Dan Nelken: Till the cows come home, copyright 2008
Publisher: Design Kehrer Verlag
Texts: Roy Flukinger and Dan Nelken
Language: English
All Creatures Great and Small
From a European point of view, the cliché of America consists of a diffuse concept of freedom, vastness, we think of the big cities like New York, Los Angeles, of pop culture and capitalism. But also of Texas, of childhood memories from feel-good TV shows, describing an ideal world of rural life. Be it The Waltons or Little House on the Prairie. It seems to be the perfect world, where humans and animals live together in harmony, where problems are solved in an uncomplicated way and at the end of the day everything comes back to normal. Dan Nelken takes us on a journey into a world that is rather unknown, especially to city dwellers. On the one hand, there are the small farms who supply their local communities, where globalisation seems far away. It gets even smaller at the regional agricultural fairs, where the farmers display their animals and their products. The most beautiful cow, the most stunning turkey, the biggest pumpkins are awarded prizes. While his photographs may be from the early 2000s, they would probably look the same 30 years ago and still do today. It shows the endurance of this institution of farmers as the backbone of the US food supply. Nelken portrays what is presumably the next generation of farmers, posing with wit, pride, the successes of hard work and affection for their animals. He’s focussing on the children and young people who will eventually take over their parents‘ farm, if it is still profitable then. Even in the USA, it is no longer a matter of course to be able to make a living from farming. But those days will soon come to an end, regardless of whether they follow in their parents‘ footsteps, take on their inheritance or migrate in the hope of a more secure professional future. Moments of affection, of intimacy still predominate, but a glimpse of the future is portrayed in the portraits of the adults, posing sternly, focused, for them these fairs merely serve as a testament to their hard work.
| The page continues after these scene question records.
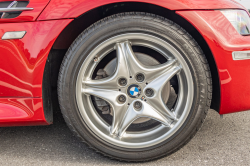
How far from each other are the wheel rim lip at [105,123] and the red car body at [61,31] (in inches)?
7.2

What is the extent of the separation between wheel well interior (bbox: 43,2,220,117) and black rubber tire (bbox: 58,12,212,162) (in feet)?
0.27

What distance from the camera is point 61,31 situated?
130 cm

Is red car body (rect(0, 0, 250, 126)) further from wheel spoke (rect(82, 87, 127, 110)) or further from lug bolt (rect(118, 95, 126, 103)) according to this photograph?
lug bolt (rect(118, 95, 126, 103))

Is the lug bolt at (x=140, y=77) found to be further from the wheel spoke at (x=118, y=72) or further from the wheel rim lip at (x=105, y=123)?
the wheel rim lip at (x=105, y=123)

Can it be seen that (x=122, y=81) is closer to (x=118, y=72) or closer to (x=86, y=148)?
Answer: (x=118, y=72)

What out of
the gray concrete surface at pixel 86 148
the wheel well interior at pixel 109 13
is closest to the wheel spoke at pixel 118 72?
the wheel well interior at pixel 109 13

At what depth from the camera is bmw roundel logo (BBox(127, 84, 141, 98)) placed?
1372 millimetres

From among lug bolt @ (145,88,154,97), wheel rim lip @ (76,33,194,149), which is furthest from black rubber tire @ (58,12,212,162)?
lug bolt @ (145,88,154,97)

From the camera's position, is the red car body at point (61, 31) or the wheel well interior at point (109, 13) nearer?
the red car body at point (61, 31)

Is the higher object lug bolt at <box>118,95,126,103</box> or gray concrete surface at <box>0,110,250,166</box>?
lug bolt at <box>118,95,126,103</box>

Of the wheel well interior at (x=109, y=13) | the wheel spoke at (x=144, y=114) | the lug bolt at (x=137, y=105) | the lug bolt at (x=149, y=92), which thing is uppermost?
the wheel well interior at (x=109, y=13)

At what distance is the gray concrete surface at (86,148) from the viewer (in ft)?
4.58

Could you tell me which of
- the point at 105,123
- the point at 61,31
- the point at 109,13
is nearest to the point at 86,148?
the point at 105,123

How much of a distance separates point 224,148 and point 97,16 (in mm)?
1237
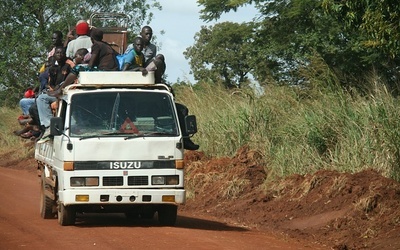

I would like to dare a small insertion, shifting the focus a little, away from Nelken’s intention, which of course was not to initiate a debate about livestock farming.
As an outsider, you get the feeling that the animals on display here are not just mere commodities, not just an asset in a huge meat factory hall where animals never see the sunlight, never experience what it’s like to feel grass under their hooves. And yet, for city dwellers, this world seems not only foreign but also alien. Even if the animals are awarded more space, more quality of life than others, at the end of the day there is suffering and death. Cows lying behind the buffet, relaxing, while the remains of the hot dog and the burger lie on the table. That is maximum ambivalence.
Whether the hard work that the current generation can still rely on, albeit less and less, will pay off for future generations is more than questionable. Small farmers can hardly survive, let alone win, in the competition with global corporations. If they disappear, so does an entire culture. In 20 or 30 years, Dan Nelken’s work will have become a relic.